[Start of Provided information]

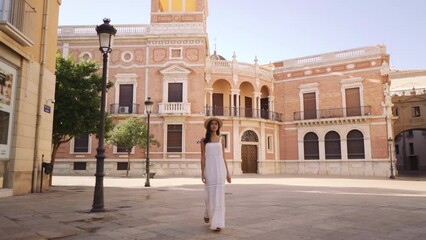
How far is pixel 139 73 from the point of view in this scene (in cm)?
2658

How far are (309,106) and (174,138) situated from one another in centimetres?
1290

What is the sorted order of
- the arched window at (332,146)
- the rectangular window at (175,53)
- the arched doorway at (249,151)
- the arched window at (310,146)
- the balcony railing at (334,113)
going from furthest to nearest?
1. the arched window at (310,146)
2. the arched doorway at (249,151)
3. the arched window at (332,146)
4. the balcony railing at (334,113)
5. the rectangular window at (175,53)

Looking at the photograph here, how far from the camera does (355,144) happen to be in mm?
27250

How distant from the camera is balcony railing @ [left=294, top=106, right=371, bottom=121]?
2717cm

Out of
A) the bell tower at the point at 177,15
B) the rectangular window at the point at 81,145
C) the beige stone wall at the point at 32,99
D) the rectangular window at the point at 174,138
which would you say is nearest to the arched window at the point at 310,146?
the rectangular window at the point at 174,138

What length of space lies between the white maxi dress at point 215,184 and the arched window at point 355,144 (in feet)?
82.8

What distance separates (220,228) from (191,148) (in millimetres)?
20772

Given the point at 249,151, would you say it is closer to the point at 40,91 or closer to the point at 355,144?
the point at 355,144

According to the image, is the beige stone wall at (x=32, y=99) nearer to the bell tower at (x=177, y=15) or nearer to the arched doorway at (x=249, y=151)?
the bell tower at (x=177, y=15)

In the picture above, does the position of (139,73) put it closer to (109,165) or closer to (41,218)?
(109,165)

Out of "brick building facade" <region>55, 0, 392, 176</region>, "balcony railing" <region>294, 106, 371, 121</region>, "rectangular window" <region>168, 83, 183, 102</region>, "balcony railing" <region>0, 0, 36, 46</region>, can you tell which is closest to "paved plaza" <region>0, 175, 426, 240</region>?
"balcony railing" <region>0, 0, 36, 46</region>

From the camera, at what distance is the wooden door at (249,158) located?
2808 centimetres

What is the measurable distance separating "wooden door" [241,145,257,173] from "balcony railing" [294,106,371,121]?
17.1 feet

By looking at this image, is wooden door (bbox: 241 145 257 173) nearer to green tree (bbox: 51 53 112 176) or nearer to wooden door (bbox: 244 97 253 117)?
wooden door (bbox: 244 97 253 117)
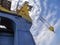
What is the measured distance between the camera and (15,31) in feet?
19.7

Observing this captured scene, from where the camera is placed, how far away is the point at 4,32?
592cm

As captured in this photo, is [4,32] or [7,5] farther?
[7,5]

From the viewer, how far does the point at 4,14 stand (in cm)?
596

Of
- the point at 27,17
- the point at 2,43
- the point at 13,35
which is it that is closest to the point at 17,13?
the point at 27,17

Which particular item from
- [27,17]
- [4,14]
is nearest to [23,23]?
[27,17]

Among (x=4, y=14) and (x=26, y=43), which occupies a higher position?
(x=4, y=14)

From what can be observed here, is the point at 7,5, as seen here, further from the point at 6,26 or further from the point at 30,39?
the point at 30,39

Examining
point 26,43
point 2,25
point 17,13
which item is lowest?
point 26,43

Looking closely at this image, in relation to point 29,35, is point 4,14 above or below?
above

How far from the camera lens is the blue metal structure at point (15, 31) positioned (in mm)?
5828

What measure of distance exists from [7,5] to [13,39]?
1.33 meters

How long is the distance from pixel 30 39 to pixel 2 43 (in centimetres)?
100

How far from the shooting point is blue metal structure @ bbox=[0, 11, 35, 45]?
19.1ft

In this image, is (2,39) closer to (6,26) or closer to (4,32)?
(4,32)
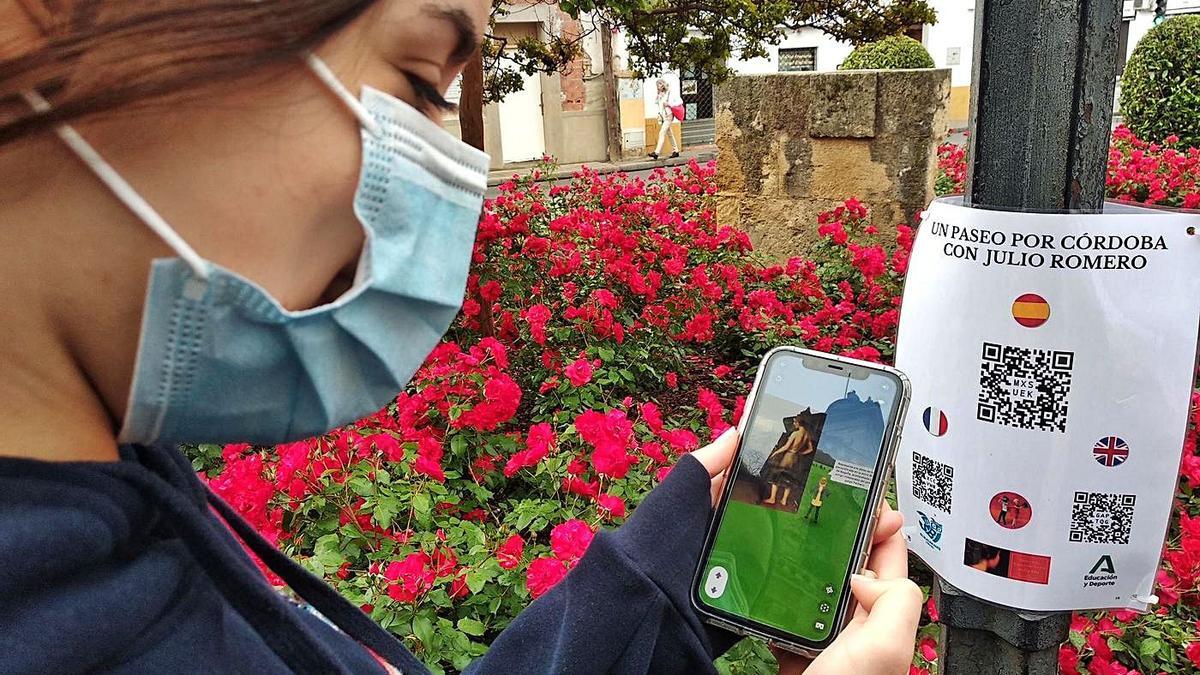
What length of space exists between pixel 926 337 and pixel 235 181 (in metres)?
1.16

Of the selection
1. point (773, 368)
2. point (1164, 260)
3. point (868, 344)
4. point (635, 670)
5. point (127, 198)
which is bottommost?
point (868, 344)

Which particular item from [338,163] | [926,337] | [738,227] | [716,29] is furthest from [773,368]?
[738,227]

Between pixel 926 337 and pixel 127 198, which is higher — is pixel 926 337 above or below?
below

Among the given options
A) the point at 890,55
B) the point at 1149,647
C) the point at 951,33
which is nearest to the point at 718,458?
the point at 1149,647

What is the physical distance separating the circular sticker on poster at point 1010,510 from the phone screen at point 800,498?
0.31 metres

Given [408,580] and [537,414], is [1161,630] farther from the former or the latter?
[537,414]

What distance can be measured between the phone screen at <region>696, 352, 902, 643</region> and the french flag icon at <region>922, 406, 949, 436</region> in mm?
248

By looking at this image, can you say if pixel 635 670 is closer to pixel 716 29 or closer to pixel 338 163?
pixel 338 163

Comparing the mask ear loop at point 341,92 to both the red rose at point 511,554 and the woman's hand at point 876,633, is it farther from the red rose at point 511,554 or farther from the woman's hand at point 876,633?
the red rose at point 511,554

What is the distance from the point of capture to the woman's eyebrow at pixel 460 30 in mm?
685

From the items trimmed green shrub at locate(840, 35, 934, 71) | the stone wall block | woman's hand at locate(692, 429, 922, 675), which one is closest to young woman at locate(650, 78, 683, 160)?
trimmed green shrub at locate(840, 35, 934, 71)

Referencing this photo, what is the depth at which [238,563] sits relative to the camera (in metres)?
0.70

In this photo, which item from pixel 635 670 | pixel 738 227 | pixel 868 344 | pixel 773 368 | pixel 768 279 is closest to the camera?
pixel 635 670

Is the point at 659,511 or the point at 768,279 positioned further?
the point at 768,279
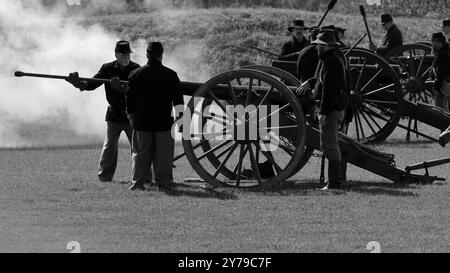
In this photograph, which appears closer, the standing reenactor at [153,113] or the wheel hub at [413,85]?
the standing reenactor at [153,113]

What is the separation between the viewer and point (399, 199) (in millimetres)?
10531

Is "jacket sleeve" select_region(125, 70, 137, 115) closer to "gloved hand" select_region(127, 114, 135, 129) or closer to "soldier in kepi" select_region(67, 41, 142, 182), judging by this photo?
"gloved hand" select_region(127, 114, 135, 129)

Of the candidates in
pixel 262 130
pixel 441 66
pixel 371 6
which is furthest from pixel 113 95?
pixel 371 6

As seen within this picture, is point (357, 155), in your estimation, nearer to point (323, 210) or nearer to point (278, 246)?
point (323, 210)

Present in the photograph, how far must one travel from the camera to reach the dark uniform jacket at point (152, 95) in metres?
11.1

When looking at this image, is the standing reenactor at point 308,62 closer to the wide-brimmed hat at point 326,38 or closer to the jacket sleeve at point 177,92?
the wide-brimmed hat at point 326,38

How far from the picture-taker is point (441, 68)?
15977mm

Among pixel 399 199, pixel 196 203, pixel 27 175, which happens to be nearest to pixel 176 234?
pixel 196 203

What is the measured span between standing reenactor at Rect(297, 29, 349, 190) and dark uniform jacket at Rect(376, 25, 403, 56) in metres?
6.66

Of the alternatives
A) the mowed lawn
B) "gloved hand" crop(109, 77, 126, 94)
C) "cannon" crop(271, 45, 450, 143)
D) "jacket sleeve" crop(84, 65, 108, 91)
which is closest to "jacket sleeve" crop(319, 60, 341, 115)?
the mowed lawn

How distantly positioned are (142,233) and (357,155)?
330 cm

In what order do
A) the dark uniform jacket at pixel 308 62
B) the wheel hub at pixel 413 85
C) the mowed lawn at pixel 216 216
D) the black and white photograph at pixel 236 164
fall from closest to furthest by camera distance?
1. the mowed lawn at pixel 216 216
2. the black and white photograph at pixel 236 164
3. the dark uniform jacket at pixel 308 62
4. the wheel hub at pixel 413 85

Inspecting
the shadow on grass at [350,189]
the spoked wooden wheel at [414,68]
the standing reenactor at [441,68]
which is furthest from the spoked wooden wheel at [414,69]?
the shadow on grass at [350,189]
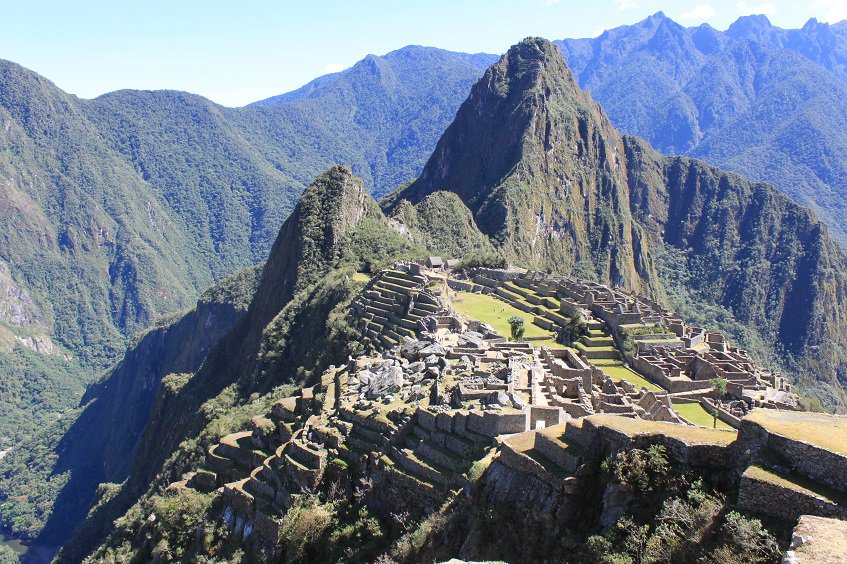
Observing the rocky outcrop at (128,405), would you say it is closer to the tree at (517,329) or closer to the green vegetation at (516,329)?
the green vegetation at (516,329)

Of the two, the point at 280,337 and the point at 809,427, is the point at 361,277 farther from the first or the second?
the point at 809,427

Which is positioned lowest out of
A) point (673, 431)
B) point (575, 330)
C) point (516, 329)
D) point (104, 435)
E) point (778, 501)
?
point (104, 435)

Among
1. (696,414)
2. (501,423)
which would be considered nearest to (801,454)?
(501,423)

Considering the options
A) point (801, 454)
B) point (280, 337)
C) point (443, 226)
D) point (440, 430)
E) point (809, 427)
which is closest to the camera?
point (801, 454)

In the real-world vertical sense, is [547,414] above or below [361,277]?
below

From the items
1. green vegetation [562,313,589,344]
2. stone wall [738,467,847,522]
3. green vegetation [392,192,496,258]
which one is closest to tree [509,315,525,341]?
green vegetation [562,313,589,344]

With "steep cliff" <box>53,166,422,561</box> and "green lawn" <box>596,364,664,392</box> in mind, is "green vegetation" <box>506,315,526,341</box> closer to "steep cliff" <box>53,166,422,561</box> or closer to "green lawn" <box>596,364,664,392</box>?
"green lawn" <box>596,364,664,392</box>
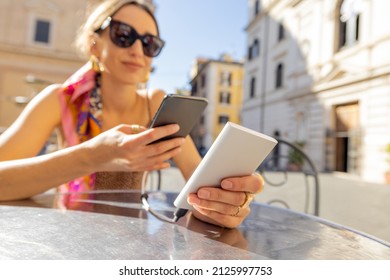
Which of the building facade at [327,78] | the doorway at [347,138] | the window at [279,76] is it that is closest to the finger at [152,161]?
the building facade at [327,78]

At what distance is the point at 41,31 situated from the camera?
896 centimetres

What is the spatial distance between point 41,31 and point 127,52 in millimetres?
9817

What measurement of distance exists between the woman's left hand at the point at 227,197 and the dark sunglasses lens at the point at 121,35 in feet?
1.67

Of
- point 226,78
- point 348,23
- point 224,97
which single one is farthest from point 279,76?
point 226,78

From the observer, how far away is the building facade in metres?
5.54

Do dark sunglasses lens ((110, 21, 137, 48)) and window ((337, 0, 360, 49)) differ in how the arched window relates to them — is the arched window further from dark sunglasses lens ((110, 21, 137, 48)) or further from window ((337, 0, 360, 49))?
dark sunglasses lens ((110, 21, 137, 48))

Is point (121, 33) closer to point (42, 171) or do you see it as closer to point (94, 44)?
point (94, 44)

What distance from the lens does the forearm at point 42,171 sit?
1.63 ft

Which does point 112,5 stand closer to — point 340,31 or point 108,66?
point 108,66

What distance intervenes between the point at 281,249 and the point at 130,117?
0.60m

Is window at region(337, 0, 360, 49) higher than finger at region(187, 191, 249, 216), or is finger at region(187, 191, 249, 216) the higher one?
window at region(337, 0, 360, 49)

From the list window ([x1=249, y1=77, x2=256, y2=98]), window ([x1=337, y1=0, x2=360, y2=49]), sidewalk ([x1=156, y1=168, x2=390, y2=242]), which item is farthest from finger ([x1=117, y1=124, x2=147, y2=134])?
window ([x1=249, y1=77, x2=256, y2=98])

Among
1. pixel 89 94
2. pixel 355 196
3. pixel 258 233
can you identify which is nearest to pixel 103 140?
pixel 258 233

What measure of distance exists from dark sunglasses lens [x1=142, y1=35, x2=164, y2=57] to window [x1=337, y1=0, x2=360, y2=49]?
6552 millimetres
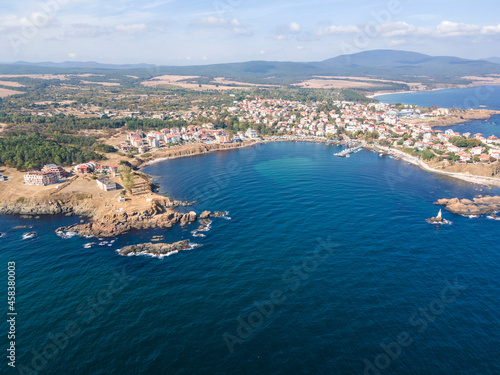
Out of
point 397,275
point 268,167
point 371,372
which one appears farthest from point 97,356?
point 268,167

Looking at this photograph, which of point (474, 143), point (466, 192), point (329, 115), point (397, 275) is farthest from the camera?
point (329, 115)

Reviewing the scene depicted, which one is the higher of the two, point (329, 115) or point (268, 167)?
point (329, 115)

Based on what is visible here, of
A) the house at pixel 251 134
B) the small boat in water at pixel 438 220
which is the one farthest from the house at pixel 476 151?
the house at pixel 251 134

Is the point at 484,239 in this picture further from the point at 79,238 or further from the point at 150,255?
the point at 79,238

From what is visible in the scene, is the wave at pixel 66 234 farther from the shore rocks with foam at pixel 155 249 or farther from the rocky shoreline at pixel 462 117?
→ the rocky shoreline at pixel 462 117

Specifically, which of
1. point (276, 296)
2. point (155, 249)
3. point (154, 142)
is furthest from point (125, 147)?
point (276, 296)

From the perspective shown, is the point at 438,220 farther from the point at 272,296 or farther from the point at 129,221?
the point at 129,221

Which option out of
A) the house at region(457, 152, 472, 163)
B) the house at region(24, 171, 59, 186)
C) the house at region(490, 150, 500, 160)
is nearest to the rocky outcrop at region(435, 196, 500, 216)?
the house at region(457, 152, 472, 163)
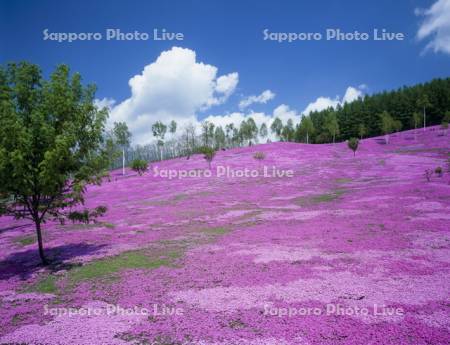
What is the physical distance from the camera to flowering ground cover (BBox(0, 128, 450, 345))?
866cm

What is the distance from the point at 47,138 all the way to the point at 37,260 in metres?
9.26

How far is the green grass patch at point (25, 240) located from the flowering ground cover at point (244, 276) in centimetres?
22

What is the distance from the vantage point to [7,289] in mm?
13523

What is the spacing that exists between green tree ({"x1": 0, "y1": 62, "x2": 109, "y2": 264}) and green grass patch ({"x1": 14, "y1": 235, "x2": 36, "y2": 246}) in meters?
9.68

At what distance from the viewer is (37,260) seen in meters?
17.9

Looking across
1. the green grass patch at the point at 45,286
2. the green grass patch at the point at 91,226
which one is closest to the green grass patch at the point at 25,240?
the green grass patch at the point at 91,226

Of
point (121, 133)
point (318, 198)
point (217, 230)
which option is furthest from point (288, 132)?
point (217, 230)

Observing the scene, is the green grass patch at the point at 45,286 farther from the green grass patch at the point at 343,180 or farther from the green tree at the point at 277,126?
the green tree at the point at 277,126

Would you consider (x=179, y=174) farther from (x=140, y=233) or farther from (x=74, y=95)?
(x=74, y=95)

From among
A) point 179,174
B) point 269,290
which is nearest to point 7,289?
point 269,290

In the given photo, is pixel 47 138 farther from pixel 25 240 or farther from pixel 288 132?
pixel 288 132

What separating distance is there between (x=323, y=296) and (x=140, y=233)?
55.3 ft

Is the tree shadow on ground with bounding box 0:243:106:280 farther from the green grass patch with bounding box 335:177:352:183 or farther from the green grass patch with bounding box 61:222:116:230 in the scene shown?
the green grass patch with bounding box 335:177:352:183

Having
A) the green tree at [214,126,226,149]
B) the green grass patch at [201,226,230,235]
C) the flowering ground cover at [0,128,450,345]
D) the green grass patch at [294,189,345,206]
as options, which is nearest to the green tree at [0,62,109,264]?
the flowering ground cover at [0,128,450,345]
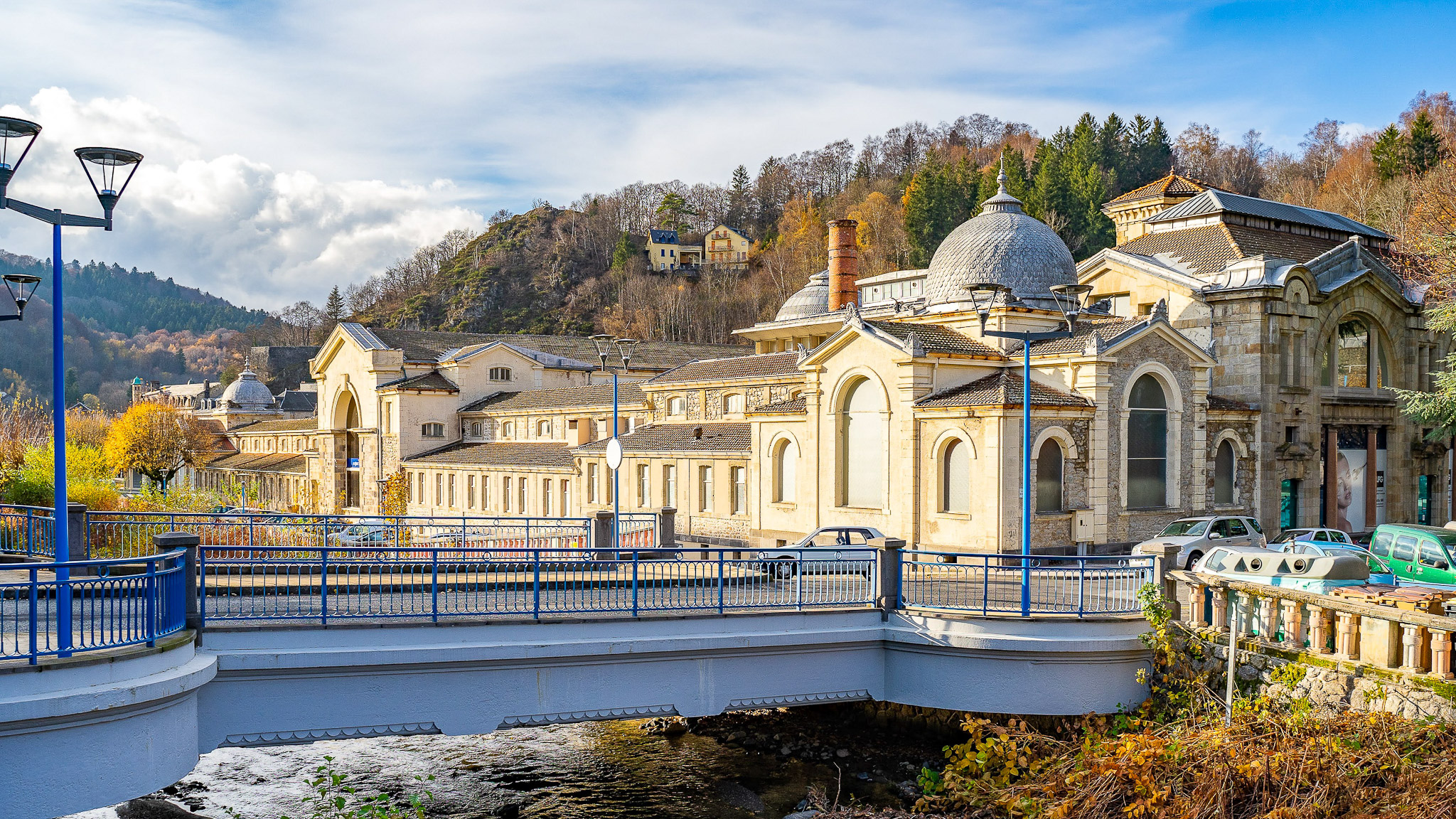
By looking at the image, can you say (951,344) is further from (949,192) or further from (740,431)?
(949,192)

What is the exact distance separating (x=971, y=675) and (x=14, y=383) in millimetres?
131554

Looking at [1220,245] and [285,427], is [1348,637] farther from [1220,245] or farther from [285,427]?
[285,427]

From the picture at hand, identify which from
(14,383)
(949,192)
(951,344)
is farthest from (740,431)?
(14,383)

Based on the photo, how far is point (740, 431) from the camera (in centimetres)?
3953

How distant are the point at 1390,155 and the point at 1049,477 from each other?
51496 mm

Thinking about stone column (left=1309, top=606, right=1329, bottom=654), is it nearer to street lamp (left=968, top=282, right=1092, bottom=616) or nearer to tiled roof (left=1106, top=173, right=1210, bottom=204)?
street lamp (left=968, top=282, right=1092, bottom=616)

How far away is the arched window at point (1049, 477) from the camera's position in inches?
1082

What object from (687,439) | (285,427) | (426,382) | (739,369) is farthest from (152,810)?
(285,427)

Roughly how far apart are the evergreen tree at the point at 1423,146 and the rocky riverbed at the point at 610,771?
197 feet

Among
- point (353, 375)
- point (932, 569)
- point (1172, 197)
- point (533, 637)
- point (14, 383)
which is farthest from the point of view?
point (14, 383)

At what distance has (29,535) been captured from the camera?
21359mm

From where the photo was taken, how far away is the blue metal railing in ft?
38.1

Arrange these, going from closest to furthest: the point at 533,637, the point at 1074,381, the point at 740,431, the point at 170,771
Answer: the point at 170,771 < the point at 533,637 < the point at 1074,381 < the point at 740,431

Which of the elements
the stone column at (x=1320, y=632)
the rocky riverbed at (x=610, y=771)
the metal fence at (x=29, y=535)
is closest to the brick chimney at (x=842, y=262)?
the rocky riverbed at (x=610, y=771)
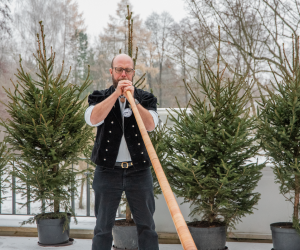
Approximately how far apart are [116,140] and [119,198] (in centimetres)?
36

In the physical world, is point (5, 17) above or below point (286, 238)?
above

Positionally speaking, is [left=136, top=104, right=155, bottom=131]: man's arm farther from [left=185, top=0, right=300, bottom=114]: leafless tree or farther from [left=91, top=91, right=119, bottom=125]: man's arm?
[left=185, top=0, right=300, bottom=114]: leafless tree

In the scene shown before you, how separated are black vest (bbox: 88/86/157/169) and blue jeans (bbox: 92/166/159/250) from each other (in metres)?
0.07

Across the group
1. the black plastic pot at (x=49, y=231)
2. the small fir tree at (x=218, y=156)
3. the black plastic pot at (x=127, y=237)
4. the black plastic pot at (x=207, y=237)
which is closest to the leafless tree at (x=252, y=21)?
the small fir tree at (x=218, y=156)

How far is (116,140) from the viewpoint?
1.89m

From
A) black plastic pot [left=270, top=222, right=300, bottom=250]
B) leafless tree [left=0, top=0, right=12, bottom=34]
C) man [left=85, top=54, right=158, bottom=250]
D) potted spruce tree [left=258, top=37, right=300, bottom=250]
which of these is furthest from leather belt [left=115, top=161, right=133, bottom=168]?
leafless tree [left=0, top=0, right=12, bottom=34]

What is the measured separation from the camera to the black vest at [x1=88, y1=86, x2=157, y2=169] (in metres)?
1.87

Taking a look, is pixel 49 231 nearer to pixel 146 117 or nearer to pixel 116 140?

[End of Provided information]

§ What you need to do
Locate every line in the items above that contains the string "stone", treating uppercase and lowercase letters as distinct, and copy each such line in full.

§ The reply
C) the beige stone wall at the point at 32,99
According to the image, is the beige stone wall at (x=32, y=99) nearer to the bell tower at (x=177, y=15) or nearer to the arched doorway at (x=249, y=151)?
From the items trimmed green shrub at locate(840, 35, 934, 71) | the stone wall block | woman's hand at locate(692, 429, 922, 675), which one is closest to young woman at locate(650, 78, 683, 160)?
2. stone wall [738,467,847,522]
Thinking about stone column (left=1309, top=606, right=1329, bottom=654), is it nearer to street lamp (left=968, top=282, right=1092, bottom=616) or nearer to tiled roof (left=1106, top=173, right=1210, bottom=204)?
the stone column at (x=1320, y=632)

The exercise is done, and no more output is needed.